強弱交錯・・強い雇用統計と弱いISM製造業軽挙指数

雇用統計発表の前日3日に発表された米12月ISM製造業景況指数は54.1と11月の59.3から大幅に低下し2016年11月以来2年1ヶ月ぶりの低水準となりました。内訳をみても新規受注が11月の62.1から51.1と10Ptsも低下したほか生産指数も60.6から54.3へ、雇用指数も58.4から56.2へ低下する内容でした。雇用指数が低下したにもかからず、民間部門の雇用の増減を示すADP雇用統計では就業者数が前月の15.7万人増から27.1万人増へ改善、さらに4日発表の雇用統計でも上述のように極めて良好な結果となりました。
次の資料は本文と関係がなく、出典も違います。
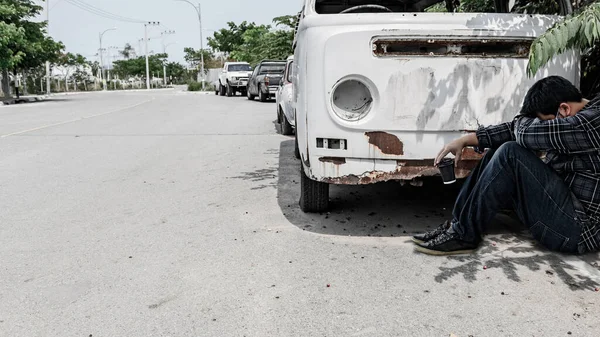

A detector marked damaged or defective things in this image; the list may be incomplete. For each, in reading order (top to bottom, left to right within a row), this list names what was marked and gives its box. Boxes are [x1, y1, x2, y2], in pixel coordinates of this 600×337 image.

rust damage [372, 37, 532, 58]
rusty white van [292, 0, 580, 211]
rust damage [364, 131, 406, 156]
rust damage [322, 152, 486, 184]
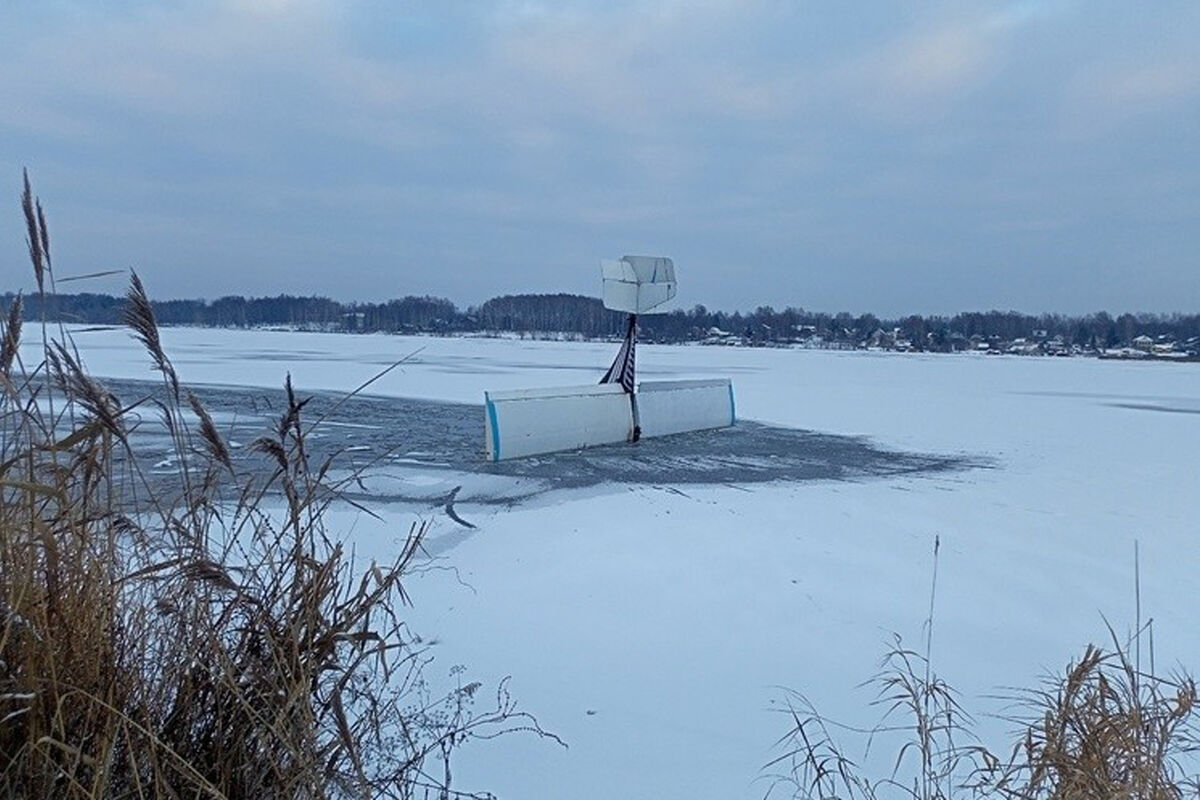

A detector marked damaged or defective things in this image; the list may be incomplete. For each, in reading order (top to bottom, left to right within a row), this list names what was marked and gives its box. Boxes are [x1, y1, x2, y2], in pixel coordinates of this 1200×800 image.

crashed small aircraft [486, 253, 732, 460]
ISM製造業景況指数の大幅な低下は12月のNYダウが月間で2,200㌦超の大幅な下落を記録したことに象徴されるNY株式市場の軟調地合いが企業の設備投資意欲を大きく後退させるなど心理的に慎重な姿勢を高めたことが影響したことに起因しているのかもしれません。一方、雇用統計では時間給賃金(前年比)が3ヵ月連続で3.0%台を維持するなど3.0%台が定着しつつあるほか、失業率も昨年7月以降6ヵ月連続で4.0%を下回る堅調な労働市場を確認しています。

ISM製造業景況指数の低下は一時的な現象か、あるいは雇用統計の堅調な結果が一時的なのか、FRBは今後発表される米経済指標をこれまで以上に注視する必要がありそうです。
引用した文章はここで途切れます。